**Exercise details:**
Pick out every line in the material below that contains the word "trees", and copy each of those lines. Case counts.

**Entries supplied:**
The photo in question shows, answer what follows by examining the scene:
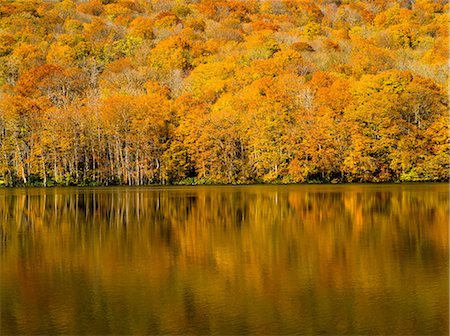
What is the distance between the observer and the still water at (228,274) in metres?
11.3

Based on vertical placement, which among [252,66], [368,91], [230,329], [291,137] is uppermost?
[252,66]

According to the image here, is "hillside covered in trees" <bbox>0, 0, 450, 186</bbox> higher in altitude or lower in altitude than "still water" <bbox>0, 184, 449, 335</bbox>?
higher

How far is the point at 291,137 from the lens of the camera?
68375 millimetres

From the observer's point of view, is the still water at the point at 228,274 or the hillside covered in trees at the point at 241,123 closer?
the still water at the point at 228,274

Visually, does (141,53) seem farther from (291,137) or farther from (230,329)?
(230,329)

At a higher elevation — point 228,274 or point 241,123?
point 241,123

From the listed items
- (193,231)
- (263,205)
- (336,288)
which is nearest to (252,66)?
* * *
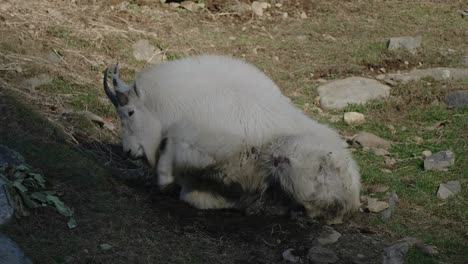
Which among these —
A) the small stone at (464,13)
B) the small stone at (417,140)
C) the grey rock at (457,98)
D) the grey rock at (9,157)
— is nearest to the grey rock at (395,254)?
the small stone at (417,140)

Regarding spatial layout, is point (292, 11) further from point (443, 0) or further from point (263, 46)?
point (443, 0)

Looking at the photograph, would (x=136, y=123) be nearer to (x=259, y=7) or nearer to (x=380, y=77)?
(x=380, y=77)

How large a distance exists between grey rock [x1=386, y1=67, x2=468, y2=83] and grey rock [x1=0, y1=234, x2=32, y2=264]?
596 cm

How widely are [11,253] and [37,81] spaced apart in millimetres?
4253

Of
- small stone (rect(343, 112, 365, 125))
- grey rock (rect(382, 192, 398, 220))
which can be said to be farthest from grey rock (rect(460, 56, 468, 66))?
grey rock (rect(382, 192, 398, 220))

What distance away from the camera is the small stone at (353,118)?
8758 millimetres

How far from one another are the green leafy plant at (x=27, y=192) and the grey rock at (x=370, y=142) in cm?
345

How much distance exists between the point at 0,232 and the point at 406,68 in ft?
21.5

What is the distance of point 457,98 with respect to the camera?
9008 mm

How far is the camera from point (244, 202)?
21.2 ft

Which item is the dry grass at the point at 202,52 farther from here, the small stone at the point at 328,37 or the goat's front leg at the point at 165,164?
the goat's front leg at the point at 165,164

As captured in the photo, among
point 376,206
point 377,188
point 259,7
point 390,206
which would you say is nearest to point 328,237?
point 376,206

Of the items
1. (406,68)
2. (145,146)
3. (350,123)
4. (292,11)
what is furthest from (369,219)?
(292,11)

**Solution to this exercise:**
According to the image here, is "hillside covered in trees" <bbox>0, 0, 450, 186</bbox> higher in altitude or lower in altitude than "still water" <bbox>0, 184, 449, 335</bbox>?
From the observer's point of view, is the still water at the point at 228,274 or the hillside covered in trees at the point at 241,123 closer?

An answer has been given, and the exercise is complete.